The issue presented is whether the lessees of coal interests, who had contract miners extract coal from the leasehold for them were the taxpayers engaged in severing coal who should have paid the coal severance tax. The Board of Tax Appeals said yes. The Circuit Court said no. We granted a joint request for transfer from the Court of Appeals. We reverse.

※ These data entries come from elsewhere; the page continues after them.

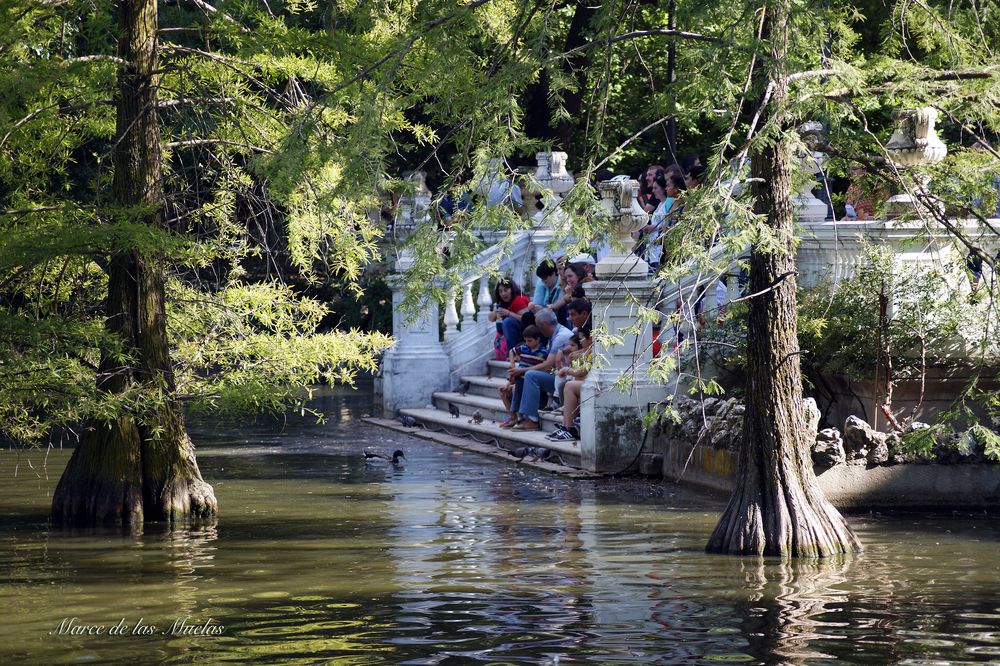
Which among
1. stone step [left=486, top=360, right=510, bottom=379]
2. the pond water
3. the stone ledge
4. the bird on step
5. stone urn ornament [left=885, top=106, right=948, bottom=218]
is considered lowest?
the pond water

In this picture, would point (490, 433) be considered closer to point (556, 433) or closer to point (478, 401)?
point (556, 433)

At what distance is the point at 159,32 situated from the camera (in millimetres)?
12812

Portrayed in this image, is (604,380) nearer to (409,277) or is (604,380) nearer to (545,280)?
(545,280)

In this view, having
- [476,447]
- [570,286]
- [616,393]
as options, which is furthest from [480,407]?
[616,393]

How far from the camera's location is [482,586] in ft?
31.4

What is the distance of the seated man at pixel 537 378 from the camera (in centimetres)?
1708

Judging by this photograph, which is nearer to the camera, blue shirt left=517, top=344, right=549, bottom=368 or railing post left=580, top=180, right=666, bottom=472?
railing post left=580, top=180, right=666, bottom=472

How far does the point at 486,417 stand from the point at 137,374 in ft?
24.6

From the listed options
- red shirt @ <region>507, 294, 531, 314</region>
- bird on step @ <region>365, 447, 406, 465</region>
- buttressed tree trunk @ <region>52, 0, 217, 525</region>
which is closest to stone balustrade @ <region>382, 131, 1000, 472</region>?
bird on step @ <region>365, 447, 406, 465</region>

The facts are not in dispute. Majestic Collieries Company and Sovereign Coal Corporation are lessees of coal bearing properties having the right to remove and sell the coal and the duty to pay royalties to the lessor. These lessees entered into oral contracts with “contract miners” to physically sever the coal from the leasehold and to deliver the coal to the point at which it was loaded into rail cars. Sovereign and Majestic paid these contract miners for their services an agreed amount per ton of coal delivered over the scales. Sovereign and Majestic then sold the coal to the ultimate consumer through the use of a common marketing company.

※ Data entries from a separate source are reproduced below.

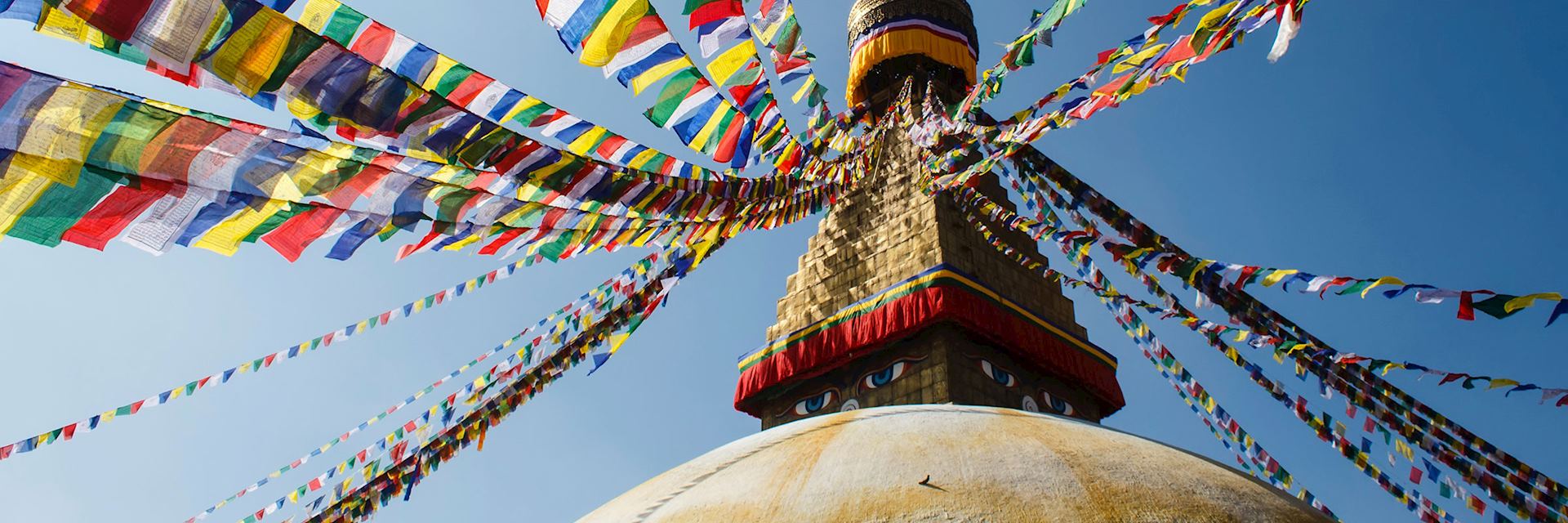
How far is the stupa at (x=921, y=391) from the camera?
3457 mm

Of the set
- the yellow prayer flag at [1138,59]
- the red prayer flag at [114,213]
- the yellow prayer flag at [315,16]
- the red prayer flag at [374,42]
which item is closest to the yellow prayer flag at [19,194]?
the red prayer flag at [114,213]

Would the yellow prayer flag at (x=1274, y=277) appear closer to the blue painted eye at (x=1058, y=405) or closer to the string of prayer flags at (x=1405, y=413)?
the string of prayer flags at (x=1405, y=413)

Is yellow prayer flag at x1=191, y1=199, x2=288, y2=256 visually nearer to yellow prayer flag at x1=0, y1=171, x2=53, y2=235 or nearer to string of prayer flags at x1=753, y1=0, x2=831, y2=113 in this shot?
yellow prayer flag at x1=0, y1=171, x2=53, y2=235

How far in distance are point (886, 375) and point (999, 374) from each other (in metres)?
0.94

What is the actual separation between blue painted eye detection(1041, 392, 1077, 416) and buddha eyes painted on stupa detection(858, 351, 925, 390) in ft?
4.35

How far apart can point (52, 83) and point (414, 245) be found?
2.31m

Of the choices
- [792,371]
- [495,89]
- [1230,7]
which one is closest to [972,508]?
[1230,7]

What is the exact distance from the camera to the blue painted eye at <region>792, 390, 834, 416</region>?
8.20 m

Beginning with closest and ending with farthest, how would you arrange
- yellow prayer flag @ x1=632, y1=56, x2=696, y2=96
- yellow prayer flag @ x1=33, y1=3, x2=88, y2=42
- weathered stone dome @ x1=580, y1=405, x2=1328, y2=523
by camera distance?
weathered stone dome @ x1=580, y1=405, x2=1328, y2=523 → yellow prayer flag @ x1=33, y1=3, x2=88, y2=42 → yellow prayer flag @ x1=632, y1=56, x2=696, y2=96

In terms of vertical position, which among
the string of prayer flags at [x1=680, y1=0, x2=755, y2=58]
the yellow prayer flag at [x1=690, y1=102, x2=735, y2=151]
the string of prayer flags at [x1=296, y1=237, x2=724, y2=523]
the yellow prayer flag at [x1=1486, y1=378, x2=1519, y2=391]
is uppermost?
the string of prayer flags at [x1=680, y1=0, x2=755, y2=58]

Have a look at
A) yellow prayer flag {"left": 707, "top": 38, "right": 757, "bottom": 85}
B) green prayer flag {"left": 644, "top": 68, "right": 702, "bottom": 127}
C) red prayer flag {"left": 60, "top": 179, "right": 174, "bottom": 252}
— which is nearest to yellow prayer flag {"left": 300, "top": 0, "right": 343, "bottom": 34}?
red prayer flag {"left": 60, "top": 179, "right": 174, "bottom": 252}

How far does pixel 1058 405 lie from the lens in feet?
27.1

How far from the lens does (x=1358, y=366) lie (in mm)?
5355

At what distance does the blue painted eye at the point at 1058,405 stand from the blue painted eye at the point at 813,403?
1851 mm
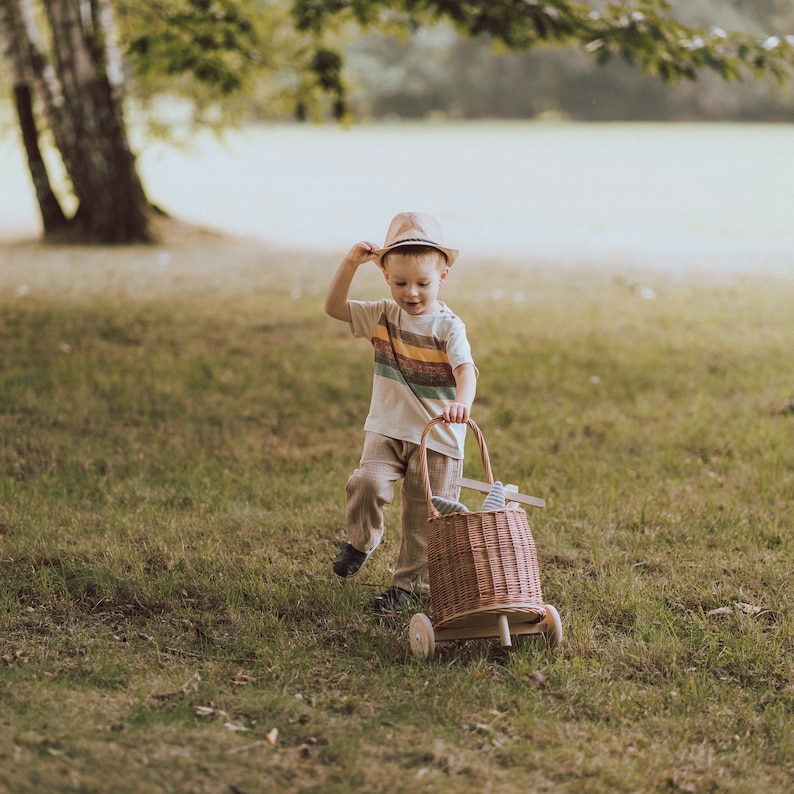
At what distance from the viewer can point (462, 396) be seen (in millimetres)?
3756

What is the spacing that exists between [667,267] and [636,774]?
1176cm

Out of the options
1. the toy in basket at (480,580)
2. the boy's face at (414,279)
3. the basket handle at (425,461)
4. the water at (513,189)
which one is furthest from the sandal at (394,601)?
the water at (513,189)

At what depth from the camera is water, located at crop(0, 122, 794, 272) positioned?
58.6 feet

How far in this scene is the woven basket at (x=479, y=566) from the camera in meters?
3.64

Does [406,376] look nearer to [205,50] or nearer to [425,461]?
[425,461]

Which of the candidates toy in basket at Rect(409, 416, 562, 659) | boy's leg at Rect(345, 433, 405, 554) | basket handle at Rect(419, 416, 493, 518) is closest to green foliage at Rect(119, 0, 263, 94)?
boy's leg at Rect(345, 433, 405, 554)

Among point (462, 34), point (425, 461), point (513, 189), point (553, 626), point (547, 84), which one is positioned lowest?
point (553, 626)

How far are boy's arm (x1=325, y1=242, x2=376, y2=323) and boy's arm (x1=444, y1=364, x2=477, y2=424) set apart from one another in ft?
1.73

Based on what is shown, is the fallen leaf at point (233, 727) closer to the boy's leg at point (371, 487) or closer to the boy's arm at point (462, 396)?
the boy's leg at point (371, 487)

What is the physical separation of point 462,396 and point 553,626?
88cm

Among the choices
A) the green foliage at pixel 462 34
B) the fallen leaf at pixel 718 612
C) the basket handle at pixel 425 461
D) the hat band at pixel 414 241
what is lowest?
the fallen leaf at pixel 718 612

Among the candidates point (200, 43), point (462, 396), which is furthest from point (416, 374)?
point (200, 43)

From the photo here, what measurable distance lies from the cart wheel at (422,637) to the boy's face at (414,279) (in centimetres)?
113

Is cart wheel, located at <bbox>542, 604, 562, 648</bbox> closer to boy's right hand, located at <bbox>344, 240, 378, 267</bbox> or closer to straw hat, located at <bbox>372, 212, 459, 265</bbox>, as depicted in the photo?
straw hat, located at <bbox>372, 212, 459, 265</bbox>
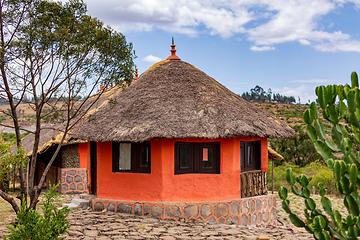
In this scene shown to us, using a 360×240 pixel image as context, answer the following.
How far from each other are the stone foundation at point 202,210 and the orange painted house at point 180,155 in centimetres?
3

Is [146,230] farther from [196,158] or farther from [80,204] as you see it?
[80,204]

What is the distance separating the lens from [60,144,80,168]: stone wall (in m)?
14.8

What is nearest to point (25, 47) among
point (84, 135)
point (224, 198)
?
point (84, 135)

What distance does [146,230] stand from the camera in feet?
27.5

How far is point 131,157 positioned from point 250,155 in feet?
12.2

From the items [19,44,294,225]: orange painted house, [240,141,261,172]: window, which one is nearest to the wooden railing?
[19,44,294,225]: orange painted house

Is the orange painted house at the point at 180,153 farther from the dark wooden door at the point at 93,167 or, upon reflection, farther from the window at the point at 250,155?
the dark wooden door at the point at 93,167

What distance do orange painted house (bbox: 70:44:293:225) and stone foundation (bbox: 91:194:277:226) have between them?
0.03m

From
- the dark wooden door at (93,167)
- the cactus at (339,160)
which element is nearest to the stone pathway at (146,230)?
the dark wooden door at (93,167)

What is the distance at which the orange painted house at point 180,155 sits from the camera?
9.55m

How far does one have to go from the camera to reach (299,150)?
2253 centimetres

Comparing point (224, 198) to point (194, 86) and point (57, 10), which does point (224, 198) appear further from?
point (57, 10)

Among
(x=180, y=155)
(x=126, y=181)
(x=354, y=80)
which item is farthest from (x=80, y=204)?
(x=354, y=80)

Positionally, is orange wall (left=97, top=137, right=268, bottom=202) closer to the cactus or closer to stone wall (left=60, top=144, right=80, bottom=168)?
the cactus
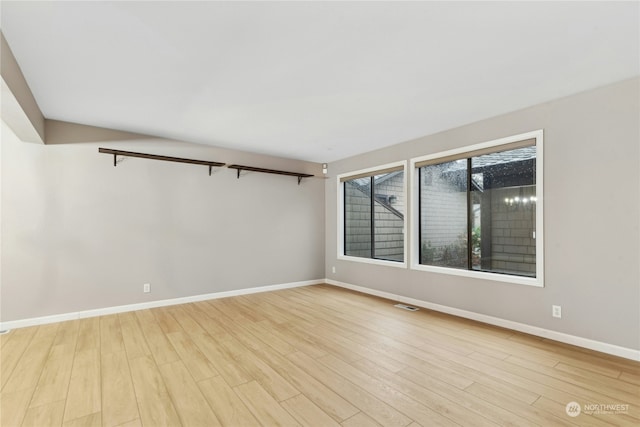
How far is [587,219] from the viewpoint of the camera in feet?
9.50

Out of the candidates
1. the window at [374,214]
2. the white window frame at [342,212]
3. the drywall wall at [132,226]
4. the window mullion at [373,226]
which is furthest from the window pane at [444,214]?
the drywall wall at [132,226]

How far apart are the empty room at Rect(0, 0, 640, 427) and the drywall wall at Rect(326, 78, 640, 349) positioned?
19mm

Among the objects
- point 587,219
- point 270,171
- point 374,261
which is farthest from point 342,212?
point 587,219

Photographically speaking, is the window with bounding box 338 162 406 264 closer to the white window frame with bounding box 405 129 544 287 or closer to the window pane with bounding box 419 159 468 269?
the white window frame with bounding box 405 129 544 287

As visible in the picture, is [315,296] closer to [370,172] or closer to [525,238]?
[370,172]

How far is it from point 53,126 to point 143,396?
140 inches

Sovereign and Majestic filed returns and paid the severance tax due under KRS Chapter 143 for the coal severed in the names of the contract miners. The funds came from either amounts withheld from payments made to the contract miners or by payments made on their behalf. The “gross value” used to compute the tax was the amount Majestic and Sovereign paid the contract miners for their services, not the proceeds from the sales to the ultimate consumer.
In the briefs and at oral argument much ado was made about the “independent contractor” status, or lack thereof, of the con*878tract miners. We are shown that the hiring and firing of employees and the negotiation of collective bargaining agreements lies with the contract miners. Further, the equipment is owned by these contract miners, although financing is sometimes provided by Majestic or Sovereign. The strip mine permits are issued to the contract miners, but the lessees must consent as owners of the coal. The contract miners paid workmen’s compensation insurance on their employees, except in a few cases in which Majestic and Sovereign stepped in and made the payments.

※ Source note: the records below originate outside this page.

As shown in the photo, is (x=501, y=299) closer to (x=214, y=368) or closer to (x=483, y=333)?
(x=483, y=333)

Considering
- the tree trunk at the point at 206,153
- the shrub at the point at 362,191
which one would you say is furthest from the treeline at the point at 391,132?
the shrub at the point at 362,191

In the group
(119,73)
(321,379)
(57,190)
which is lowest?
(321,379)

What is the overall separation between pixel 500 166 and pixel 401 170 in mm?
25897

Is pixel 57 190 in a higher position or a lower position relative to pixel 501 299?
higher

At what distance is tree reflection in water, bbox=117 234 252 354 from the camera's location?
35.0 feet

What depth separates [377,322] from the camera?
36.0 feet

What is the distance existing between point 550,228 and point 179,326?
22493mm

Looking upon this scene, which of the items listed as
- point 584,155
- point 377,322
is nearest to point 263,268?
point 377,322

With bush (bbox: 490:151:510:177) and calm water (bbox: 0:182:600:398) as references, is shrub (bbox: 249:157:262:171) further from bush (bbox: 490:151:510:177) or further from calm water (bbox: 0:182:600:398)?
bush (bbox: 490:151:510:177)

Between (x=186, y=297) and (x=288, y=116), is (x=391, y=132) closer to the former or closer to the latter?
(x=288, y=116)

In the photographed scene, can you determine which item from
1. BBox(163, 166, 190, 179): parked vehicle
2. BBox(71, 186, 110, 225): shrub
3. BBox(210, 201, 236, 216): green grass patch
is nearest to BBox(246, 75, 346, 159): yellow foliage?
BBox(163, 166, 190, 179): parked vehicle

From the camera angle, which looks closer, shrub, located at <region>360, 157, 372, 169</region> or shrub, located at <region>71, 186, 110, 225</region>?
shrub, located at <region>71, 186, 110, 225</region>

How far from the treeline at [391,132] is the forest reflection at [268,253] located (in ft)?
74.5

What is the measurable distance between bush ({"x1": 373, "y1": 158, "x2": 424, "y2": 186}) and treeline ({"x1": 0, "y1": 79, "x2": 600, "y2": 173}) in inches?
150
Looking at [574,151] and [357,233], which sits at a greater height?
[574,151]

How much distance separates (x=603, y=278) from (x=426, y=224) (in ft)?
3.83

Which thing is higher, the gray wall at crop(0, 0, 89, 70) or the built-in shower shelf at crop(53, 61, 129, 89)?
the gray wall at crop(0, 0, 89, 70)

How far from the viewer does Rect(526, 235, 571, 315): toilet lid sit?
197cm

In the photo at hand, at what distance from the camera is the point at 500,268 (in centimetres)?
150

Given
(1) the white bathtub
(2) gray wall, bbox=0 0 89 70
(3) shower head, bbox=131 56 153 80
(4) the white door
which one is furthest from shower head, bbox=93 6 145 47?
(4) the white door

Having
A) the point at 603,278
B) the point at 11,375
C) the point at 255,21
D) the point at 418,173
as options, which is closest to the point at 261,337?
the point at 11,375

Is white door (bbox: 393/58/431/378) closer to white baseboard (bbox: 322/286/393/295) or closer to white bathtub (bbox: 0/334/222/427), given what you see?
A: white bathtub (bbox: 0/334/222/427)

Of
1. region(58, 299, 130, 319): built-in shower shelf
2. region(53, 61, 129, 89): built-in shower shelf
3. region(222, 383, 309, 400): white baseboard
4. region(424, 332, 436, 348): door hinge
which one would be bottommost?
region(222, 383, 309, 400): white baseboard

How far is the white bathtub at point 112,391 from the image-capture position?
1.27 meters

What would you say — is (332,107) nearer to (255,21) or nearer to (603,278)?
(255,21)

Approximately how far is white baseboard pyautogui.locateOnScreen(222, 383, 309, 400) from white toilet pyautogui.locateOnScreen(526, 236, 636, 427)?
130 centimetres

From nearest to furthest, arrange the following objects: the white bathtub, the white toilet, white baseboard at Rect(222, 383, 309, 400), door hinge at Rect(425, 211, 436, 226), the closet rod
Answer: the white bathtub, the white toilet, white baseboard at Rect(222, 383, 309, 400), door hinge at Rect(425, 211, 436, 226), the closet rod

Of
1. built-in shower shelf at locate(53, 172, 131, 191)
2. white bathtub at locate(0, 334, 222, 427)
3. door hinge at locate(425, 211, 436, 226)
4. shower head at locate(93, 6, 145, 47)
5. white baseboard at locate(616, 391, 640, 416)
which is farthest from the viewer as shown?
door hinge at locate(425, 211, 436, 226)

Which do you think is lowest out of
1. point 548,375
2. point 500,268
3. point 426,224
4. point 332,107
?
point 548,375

If this was an agency case concerning the liability of the principal for the debts incurred by his agent, or if this was a tort case involving the responsibility of the master for the acts of his servant, then the evaluation of the contract miners and lessees relationship in terms of independent contractor would be pertinent. See Locust Coal Company v. Bennett, Ky., 325 S.W.2d 322, 324 (1959) for a list of the traditional evaluative factors to determine whether a particular relationship is that of independent contractor. But, it is neither. This is a tax case. The incidents of taxation are set out by the statute. It is to the statute we must look to determine who is the taxpayer.
KRS 143.010(5) stated: “ ‘Taxpayer’ shall mean and include any individual, partnership, joint venture, association, or corporation engaged in severing coal in this state.” KRS 143.010(3) defined severing as “the physical removal of coal from the earth in this state.” Majestic and Sovereign submit that because the contract miners actually do the mining of the coal, they are the ones who “sever” the coal and are the taxpayers.
Majestic and Sovereign owned the right to extract the coal and sell it. They arranged with the contract miners to perform the mining and transportation tasks for them. They paid the contract miners a per ton compensation for the cost of removing the coal. The contract miners never owned the coal nor sold it to Sovereign and Majestic. Rather, the contract miners dug the coal which Sovereign and Majestic wanted mined. Logically, the “gross value” of the coal severed is not the price paid the contract miners for their labors. This figure is but a cost of doing business of Majestic and Sovereign.
KRS 143.010(5) required this result. A “taxpayer” is one “engaged in severing coal.” The argument of Majestic and Sovereign, taken to its logical conclusion, would result in the coal severance tax being levied upon the individual pick miner or machine operator merely because he is the one who physically removes the coal from the earth. Majestic and Sovereign were engaged in severing coal from their leaseholds, and the payments to the contract miners were a business expense necessary to get the coal out of the ground and to the rail car where it could be sold at the market price. In short, the contract miners were the tools with which Majestic and Sovereign severed the coal. Accord, Clay County v. Leslie County, Ky., 531 S.W.2d 524 (1975).
Because we conclude that KRS Chapter 143 clearly makes Majestic and Sovereign the taxpayers engaged in severing coal in Kentucky, it is unnecessary for us to decide whether the administrative regulations cited are ultra vires.
The arguments that the 1978 amendments to the coal taxation statute indicate the legislature meant to clear an ambiguity (commonwealth) or to expand that tax and revenue (Majestic and Sovereign) are mere sophism. The conclusions are equally plausible. There is no legislative history and we decline to speculate. We rely on the language of the statutes.
The judgment of the Pike Circuit Court is reversed and the cause is remanded with directions to reinstate the order of the Board of Tax Appeals.
All concur except AKER and STEPHENSON, JJ., who dissent.